James Holmes: The Joker, Drugs, and Tragedy
In most editions of Weekend Reads, we are able to reach some firm conclusion about what a recent news story means to the culture of drugs and alcohol use and abuse. We might make the case, for instance, that Rihanna’s behavior is counterproductive to the anti-Drug War movement or that the poor treatment of Ryan Leaf is emblematic of serious drug-related hypocrisies in American culture. It is unclear, however, what the experiences of Michael K. Williams, Jack Nicholson, Heath Ledger, James Holmes, Omar Little, and The Joker tell us about drugs, violence, and the archetype of the Gay Scofflaw.

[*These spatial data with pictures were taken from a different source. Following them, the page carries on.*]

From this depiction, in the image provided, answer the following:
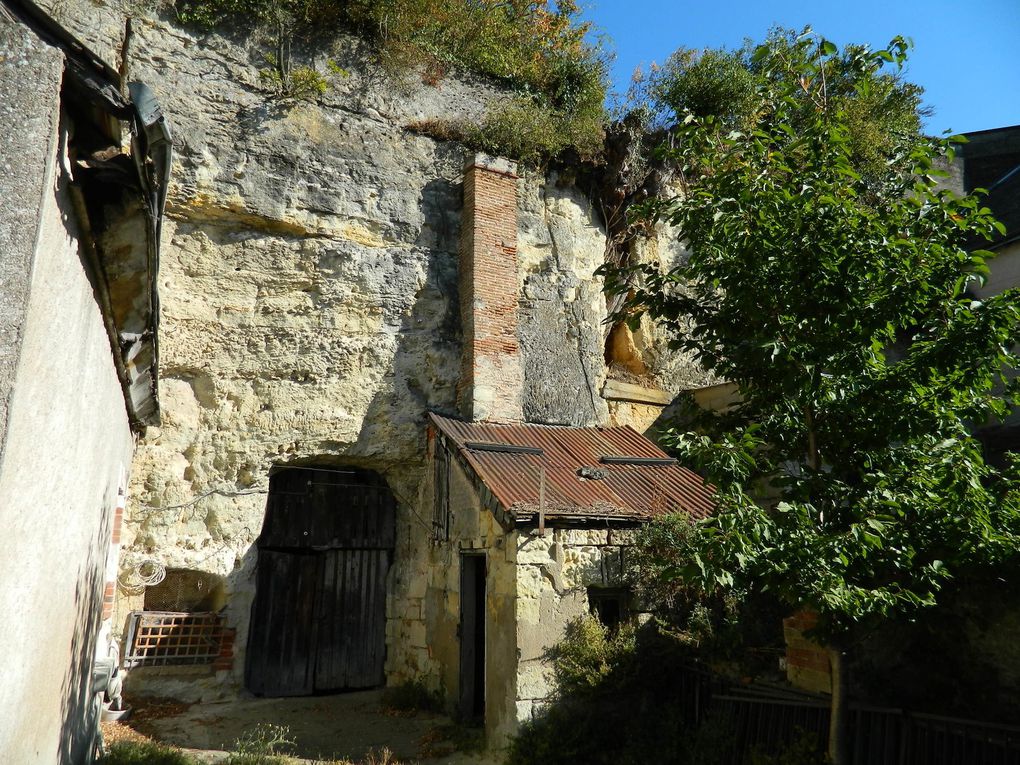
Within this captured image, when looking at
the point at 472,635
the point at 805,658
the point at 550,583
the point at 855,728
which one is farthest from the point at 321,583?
the point at 855,728

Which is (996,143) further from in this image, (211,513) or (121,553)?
(121,553)

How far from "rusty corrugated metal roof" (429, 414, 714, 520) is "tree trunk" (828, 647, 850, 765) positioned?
→ 3308 mm

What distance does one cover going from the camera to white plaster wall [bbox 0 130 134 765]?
9.46ft

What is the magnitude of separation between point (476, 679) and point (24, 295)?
7600mm

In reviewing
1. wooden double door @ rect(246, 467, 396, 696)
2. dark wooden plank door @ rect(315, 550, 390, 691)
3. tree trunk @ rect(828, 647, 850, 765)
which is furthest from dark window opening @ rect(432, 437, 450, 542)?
tree trunk @ rect(828, 647, 850, 765)

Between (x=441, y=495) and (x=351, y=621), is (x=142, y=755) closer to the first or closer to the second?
(x=351, y=621)

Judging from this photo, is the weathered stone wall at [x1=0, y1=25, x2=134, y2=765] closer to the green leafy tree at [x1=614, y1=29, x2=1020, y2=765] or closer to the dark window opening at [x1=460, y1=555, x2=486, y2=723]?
the green leafy tree at [x1=614, y1=29, x2=1020, y2=765]

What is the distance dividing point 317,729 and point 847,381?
22.7 ft

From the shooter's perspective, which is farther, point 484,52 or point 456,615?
point 484,52

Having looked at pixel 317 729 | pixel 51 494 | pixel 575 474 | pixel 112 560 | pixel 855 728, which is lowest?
pixel 317 729

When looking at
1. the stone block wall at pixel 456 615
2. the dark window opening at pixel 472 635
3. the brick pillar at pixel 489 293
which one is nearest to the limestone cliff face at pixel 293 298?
the brick pillar at pixel 489 293

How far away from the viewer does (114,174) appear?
349cm

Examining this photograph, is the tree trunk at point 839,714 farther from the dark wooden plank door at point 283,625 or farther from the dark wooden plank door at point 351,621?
the dark wooden plank door at point 283,625

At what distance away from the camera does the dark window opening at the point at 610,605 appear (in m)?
8.12
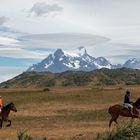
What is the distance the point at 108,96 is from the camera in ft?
227

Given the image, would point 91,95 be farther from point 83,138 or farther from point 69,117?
point 83,138

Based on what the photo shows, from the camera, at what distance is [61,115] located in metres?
48.2

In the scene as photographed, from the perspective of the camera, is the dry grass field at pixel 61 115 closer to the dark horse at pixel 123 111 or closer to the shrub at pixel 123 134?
the dark horse at pixel 123 111

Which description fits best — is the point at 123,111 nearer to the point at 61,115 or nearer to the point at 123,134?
the point at 61,115

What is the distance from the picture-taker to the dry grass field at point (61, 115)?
105 feet

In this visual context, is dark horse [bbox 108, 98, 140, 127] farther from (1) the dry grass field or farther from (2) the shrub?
(2) the shrub

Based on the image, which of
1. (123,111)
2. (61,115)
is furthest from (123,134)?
→ (61,115)

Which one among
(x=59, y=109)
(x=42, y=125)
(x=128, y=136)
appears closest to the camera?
(x=128, y=136)

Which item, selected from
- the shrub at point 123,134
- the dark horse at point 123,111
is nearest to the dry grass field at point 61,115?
the dark horse at point 123,111

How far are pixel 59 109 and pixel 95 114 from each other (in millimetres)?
7241

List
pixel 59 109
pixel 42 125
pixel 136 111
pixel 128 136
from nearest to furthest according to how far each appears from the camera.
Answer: pixel 128 136, pixel 136 111, pixel 42 125, pixel 59 109

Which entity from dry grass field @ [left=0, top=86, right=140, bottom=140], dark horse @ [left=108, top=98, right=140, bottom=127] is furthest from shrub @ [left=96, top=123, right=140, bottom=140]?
dark horse @ [left=108, top=98, right=140, bottom=127]

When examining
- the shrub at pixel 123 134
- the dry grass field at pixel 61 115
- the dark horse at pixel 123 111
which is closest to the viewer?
the shrub at pixel 123 134

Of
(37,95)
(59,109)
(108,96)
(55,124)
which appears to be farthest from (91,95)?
(55,124)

Maybe we are to take nothing greater from these stories other than the understanding that actors sometimes “live” their characters. Maybe we should simply shrug and mutter something to the affect of “Gee, the archetype of the Gay Scofflaw sure is complicated.” Maybe there’s simply no connection between the fact that those who portray Omar Little and The Joker seem to experience similar internal struggles over drug use, similar bouts of mania and depression, similar wars between the id and the super-ego. Maybe Barthes was right and the importance of the Gay Scofflaw exists simply on the page in front of you with no attention to be paid to those interpreting, and ultimately living out, those characters. Maybe.